Wednesday, 25 June 2008

Compromise or schism ahead for Orthodox Anglicans?

So will the hardline Anglicans really break away or are they, as Tom Heneghan's blog suggests, actually more likely to stay in some way within the world Anglican communion and not leave to form a new church. I suppose we will all wait and see what happens at the meeting in Jerusalem and then at the Lambeth Conference in Canterbury.
I haven't yet read the 94 page booklet which sets out GAFCON's vision of the "pilgimage to an Anglican future". I'm sure I ought to read it but I find it hard to get over-excited about these issues which seem a long way from being gospel good news for either the world or the church. It's hard to see how unity can be maintained for the communion.

Anyway here's an extract from the Faith World blog, the Anglican communion is the summer's big church story.
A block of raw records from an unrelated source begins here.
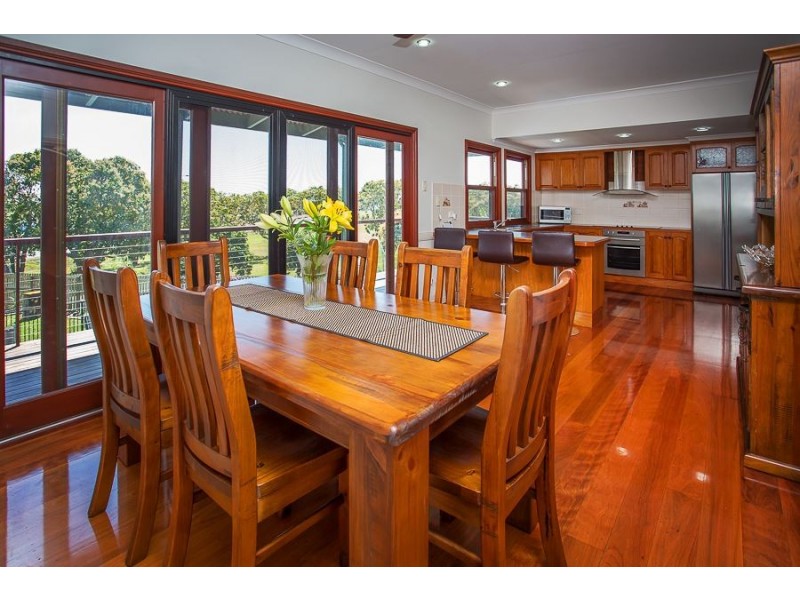 11 Harrier Street, Rural View QLD 4740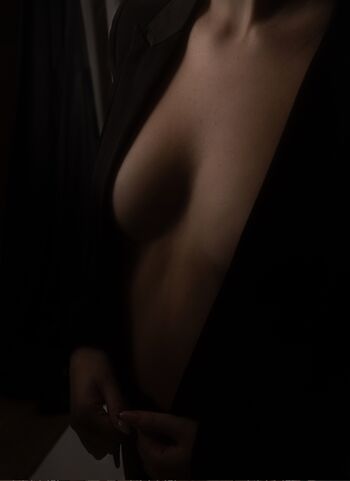 Full leaked Lauriefvr private photo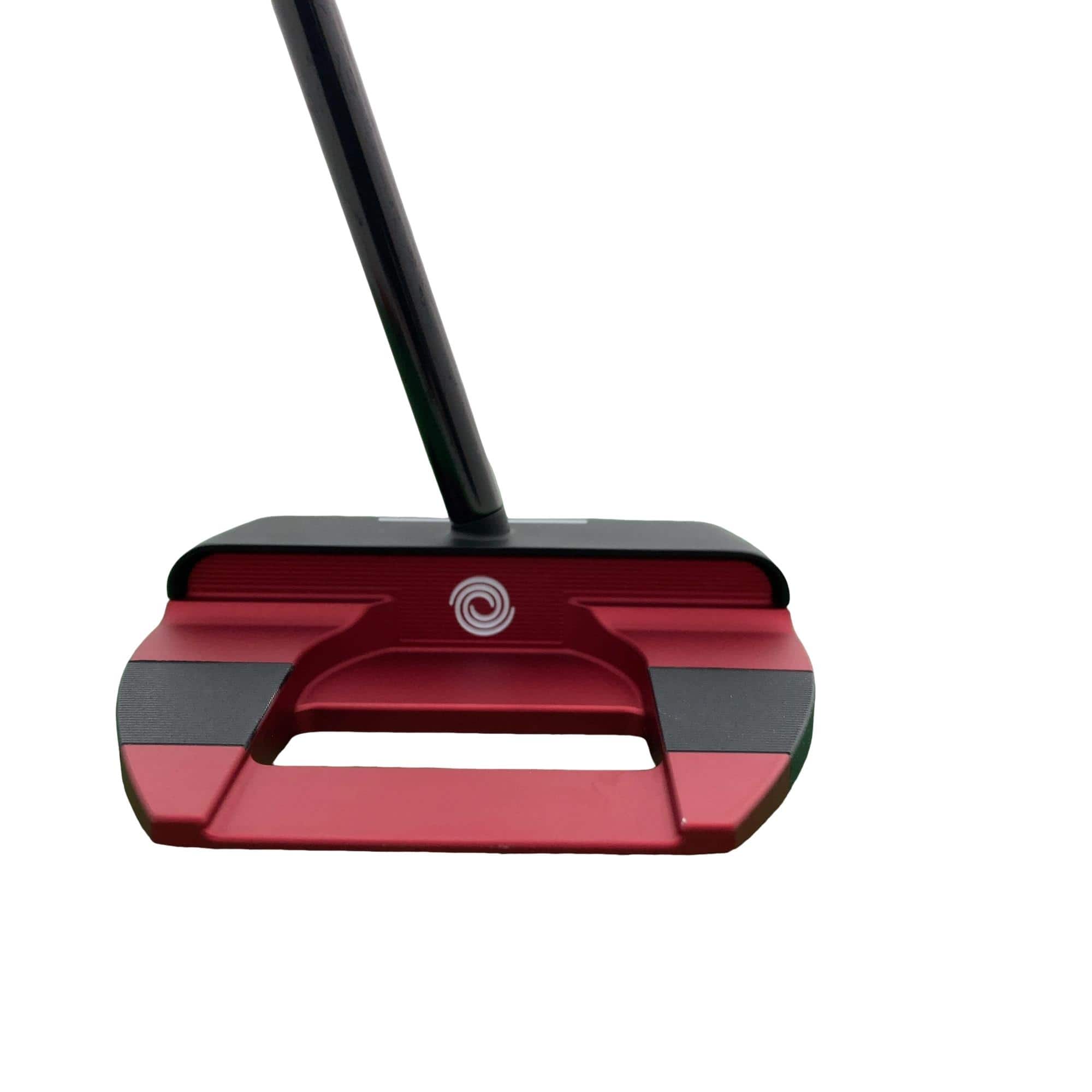 �r�p�t�`�q�d�@�Q�@�r�p�t�`�q�d�@�s�q�h�|�g�n�s�@�i�`�h�k�a�h�q�c�i�J�X�^���j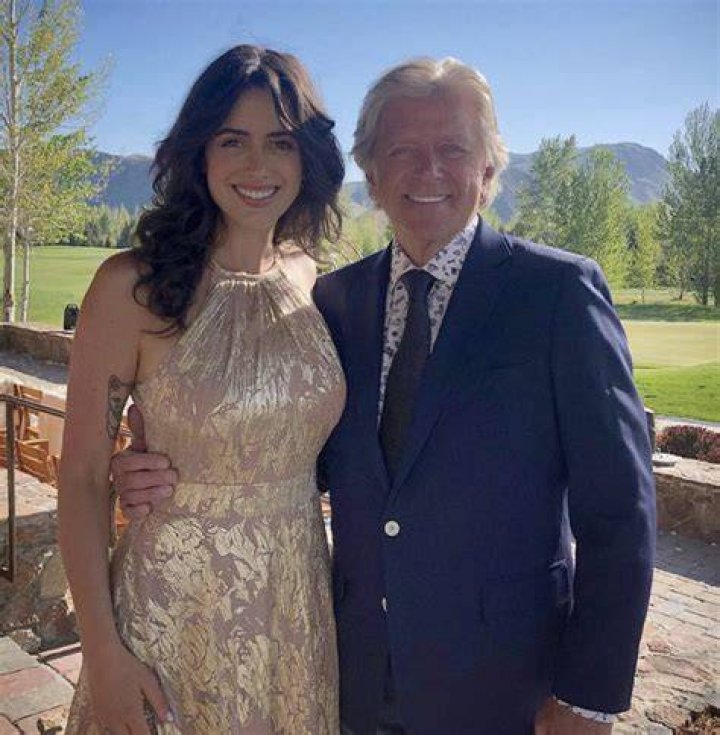 Peter Cetera’s Net Worth, Age, Height, Weight, Wife, Kids, Bio-Wiki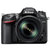 尼康（Nikon）D7200 单反相机(含尼康16-85VR广角套机 套餐四)第3张高清大图
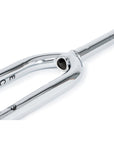 Eclat Coda 26 BMX Forks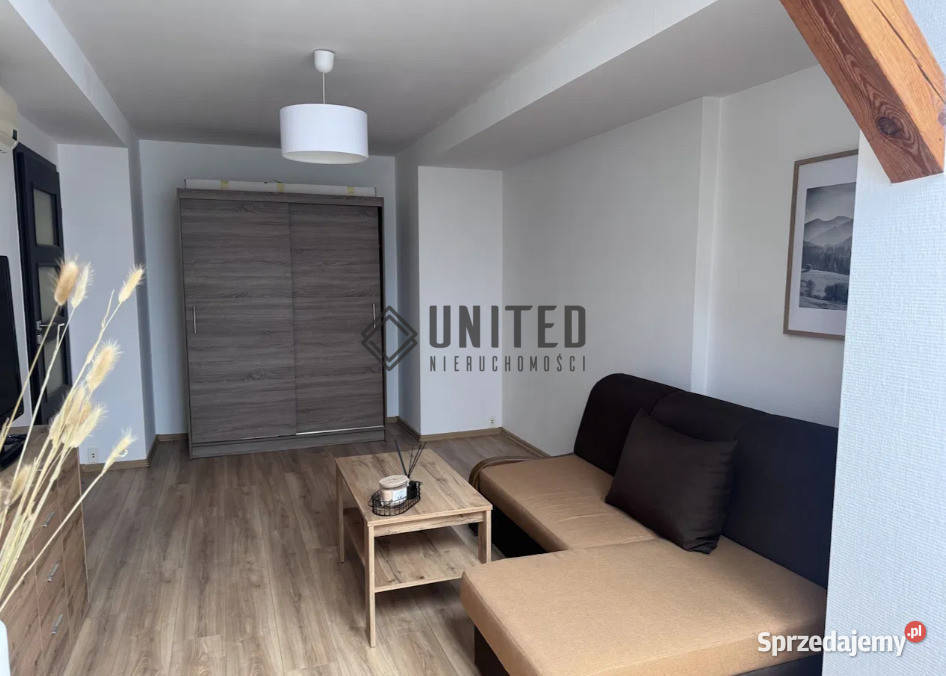Ulicy Świstackiego apartamentowiec Wrocław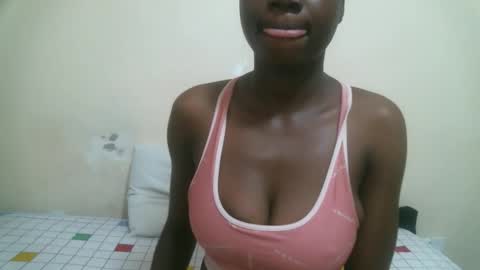 Snapshot of sweet_cheryl chatting on 17, 1, 2026 cheryl online show from 17, 1, 2026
Over at The Lead, Jim Naughton, spokesman for the Episcopal diocese of Washington, D.C., had an interesting take on why this goes on and on:
“Whether there will actually be schism is an open question, but at least one factor mitigates against it: as soon as schism is declared, the media will loose interest in the Anglican Churches of Nigeria and Uganda, and their small, but influential group of followers in the United States. (How much had you read about these Churches before the consecration of Gene Robinson?) At that point, these churches will no longer be useful to the donors who have made GAFCON possible, and the money will be reallocated to other fronts in the culture wars. It is in the interest of Akinola, Orombi, Minns, Sugden, etc. to sustain the Communion in a state of near-schism for as long as possible, and then, at some point, find a way short of schism to declare victory.”

Meanwhile our friend Simon Barrow has a new and thoughtful book out on the subject, pictured above, which will make for much more edifying reading than the GAFCON booklet on the issues. Here's some further information from the press release:

Anglican wrangling about sexuality and authority in the church is missing the big picture about how the relationship between religion and society is changing, says a new book from the think tank Ekklesia to be published next week.
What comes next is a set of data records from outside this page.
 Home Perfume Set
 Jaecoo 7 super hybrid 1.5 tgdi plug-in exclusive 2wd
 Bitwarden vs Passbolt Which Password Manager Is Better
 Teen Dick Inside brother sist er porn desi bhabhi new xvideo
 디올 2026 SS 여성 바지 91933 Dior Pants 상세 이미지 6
Christians need to be beacons of hope, not signs of decay, it argues, suggesting that the 'conservative versus liberal' stereotype disguises a deeper tension between establishment religion and the Christian message of radical transformation.
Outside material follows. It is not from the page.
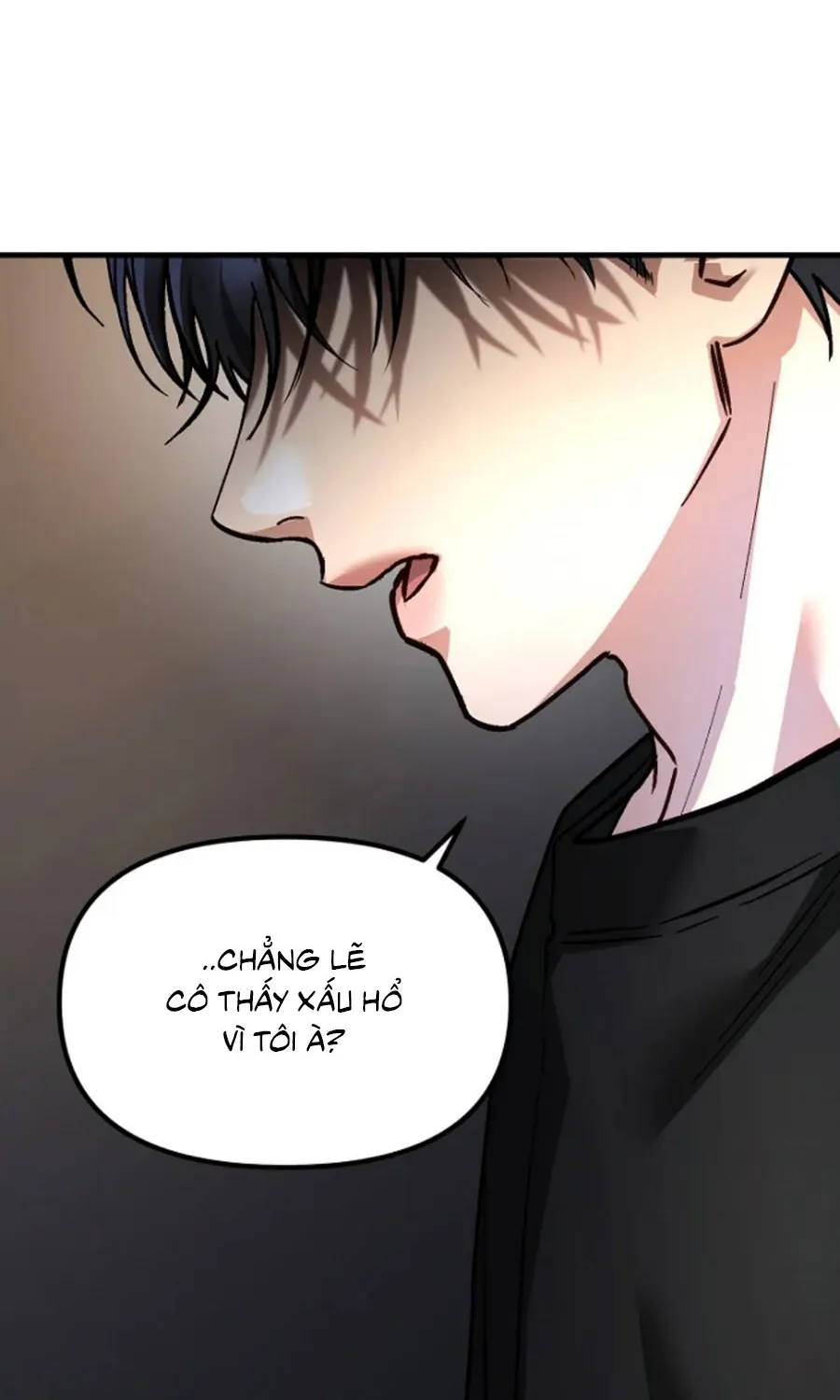 HOST LADY - Chap 15 - Trang 16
With a preface by Archbishop Emeritus Desmond Tutu, who declares, "in God's family, there are no outsiders, no enemies", Fear or Freedom? Why a warring church must change, is edited by Ekklesia co- director Simon Barrow.

The book contains essays by clergy, a peace activist, an equalities adviser and two New Testament professors. It is aimed at substantially challenging the argument that will take place at the Lambeth Conference of Anglican bishops in July.